Exceptionalism and the Pandemic: Enacting Allyship through Social Distancing

Graphic courtesy of Washington State Governor Jay Inslee

Lately, I’ve been reflecting on and reshaping my idea of personal accountability, specifically in relation to my individual response to the Covid-19 pandemic. Some people have had enough of quarantine. They long for access to their community, they want to disrobe the rhetoric of fear and run naked from its claustrophobic mantle. I long for this, too. And, if individuals were all acting on this desire, we would not have successfully curbed the disease as much as we have. This sense of exceptionalism — largely, white, American exceptionalism — has become alarming to me. While many are, to some degree, uncomfortable with the loss of “normal” socializing and community contact, I want to challenge people around me to get more creative than simply flouting social distancing mandates.

Social distancing practices during the pandemic have become emblematic of Americans’ personal and political standpoints.
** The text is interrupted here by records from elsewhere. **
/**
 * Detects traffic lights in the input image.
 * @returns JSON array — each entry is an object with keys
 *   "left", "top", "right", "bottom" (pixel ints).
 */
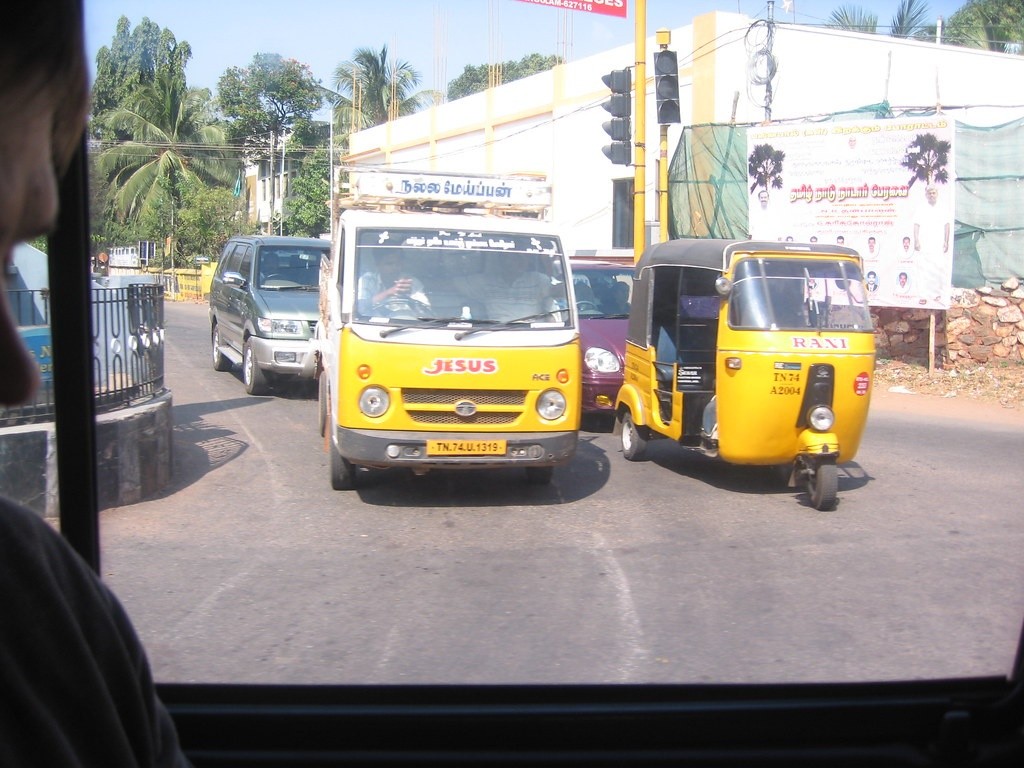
[
  {"left": 654, "top": 50, "right": 682, "bottom": 125},
  {"left": 601, "top": 68, "right": 632, "bottom": 166}
]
The choice to wear a mask has become a particular centerpiece in this, because it can be seen with such easy immediacy. In my own city of Portland, Oregon, in rallies held by opposing sides of the political spectrum, this has been evident. And indeed, social distancing is a political issue — especially since the effects of Covid-19 have greater impacts on minority communities. Calvin Baker (2020), writer for The Atlantic, points out that because of the disparities in environmental pollution, health care, and socio-economic status, the pandemic has hit communities of color harder. Black people are twice as likely to die from Covid-19 than white people. Latinx and Native American communities have been affected similarly.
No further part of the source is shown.